▶ [What is required]:
The data below contains pictures, which are to be skipped; the lines starting at the line with "United States, site lebec_CA-39." and ending at the line with "[researcher-annotated camera trap]" are to be output exactly, both ends included.

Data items
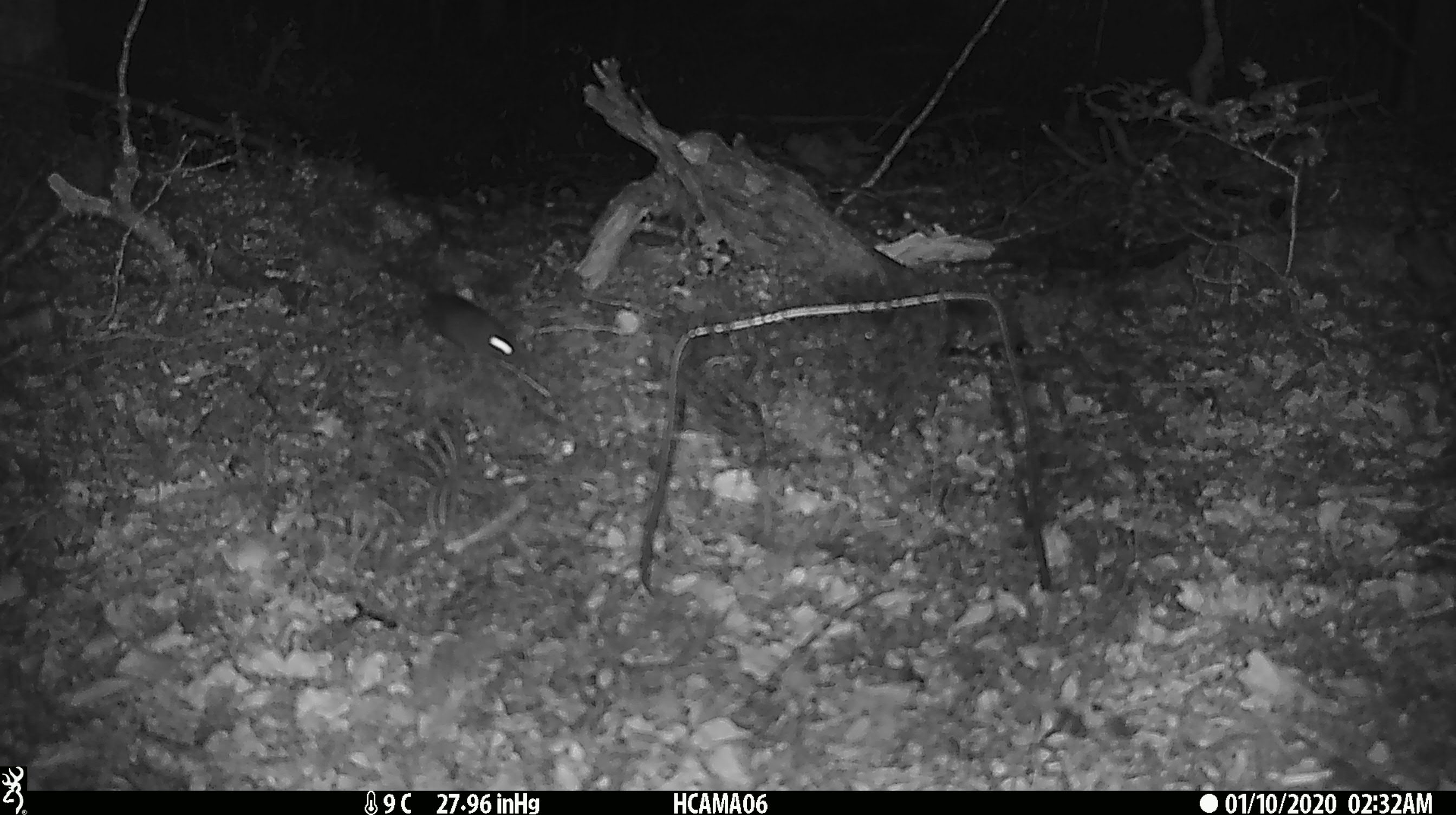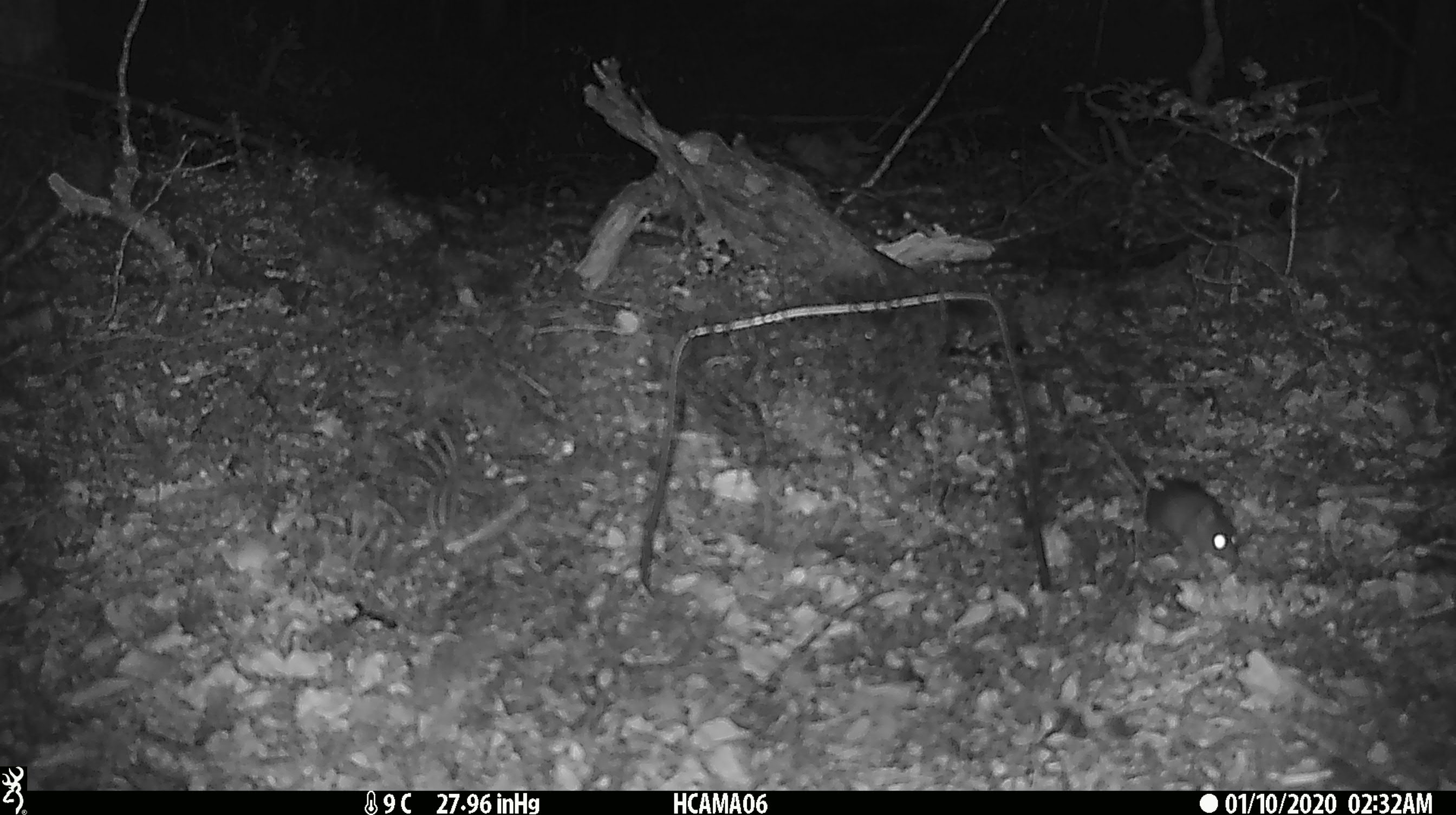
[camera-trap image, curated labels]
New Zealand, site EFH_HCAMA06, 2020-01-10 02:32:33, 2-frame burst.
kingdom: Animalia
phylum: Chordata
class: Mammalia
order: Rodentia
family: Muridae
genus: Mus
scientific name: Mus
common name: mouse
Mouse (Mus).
---
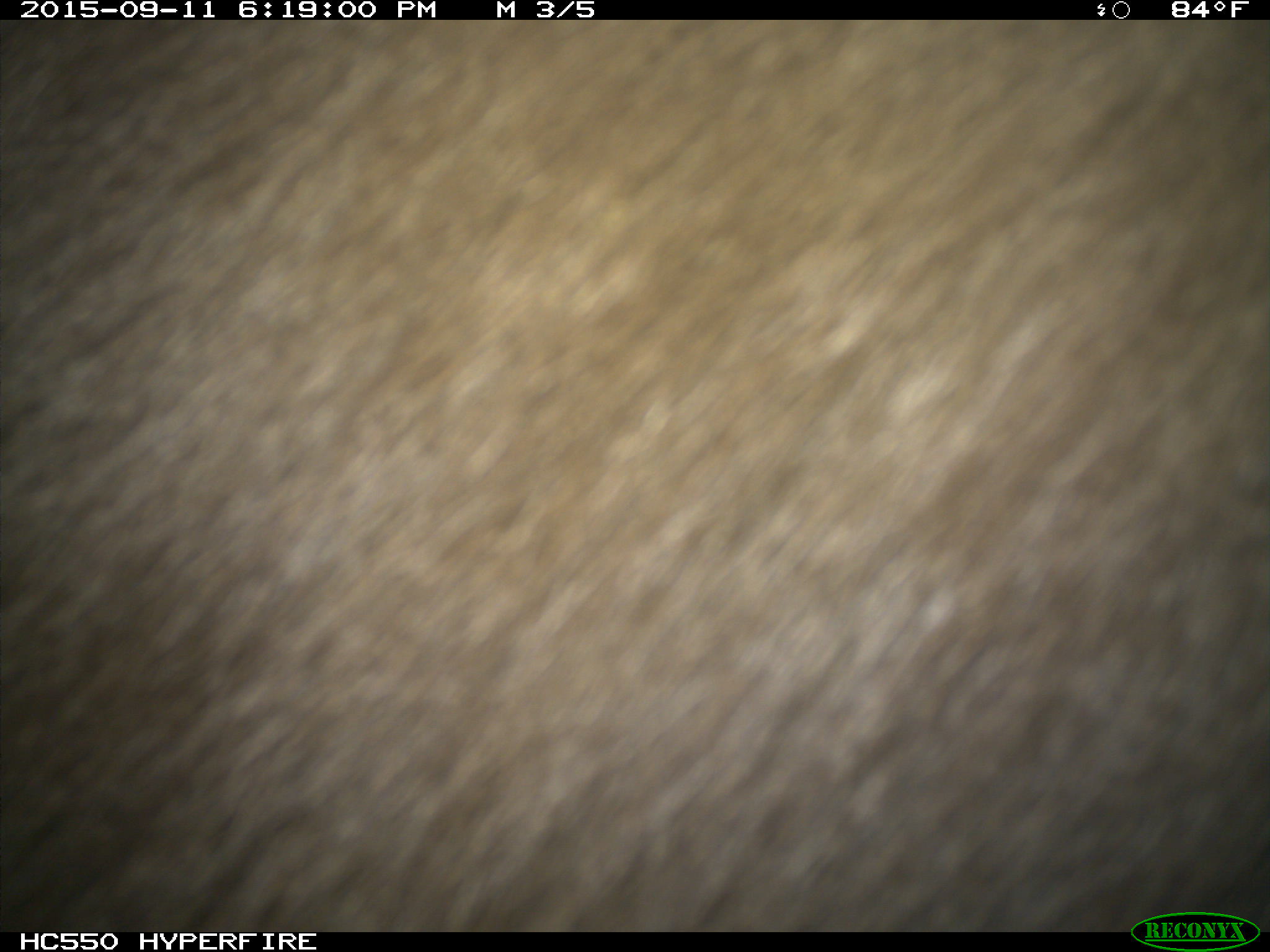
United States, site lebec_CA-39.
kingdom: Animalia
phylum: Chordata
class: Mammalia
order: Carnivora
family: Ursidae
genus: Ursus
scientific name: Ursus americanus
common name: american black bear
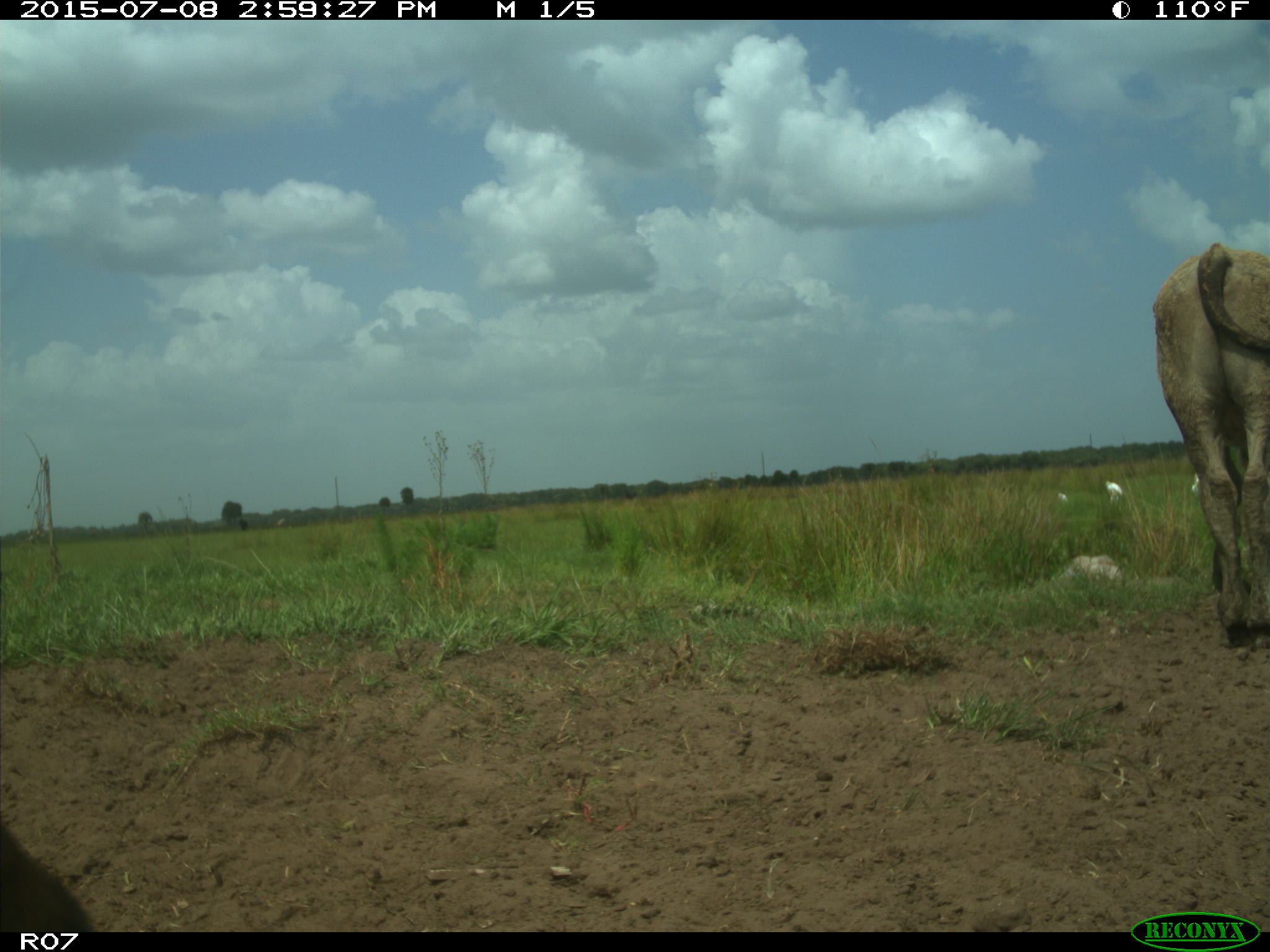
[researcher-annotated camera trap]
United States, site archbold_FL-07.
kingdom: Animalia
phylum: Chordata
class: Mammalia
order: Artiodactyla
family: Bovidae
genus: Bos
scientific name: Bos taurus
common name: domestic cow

▶ [Response to the exercise]:
United States, site lebec_CA-39.
kingdom: Animalia
phylum: Chordata
class: Mammalia
order: Carnivora
family: Ursidae
genus: Ursus
scientific name: Ursus americanus
common name: american black bear
[researcher-annotated camera trap]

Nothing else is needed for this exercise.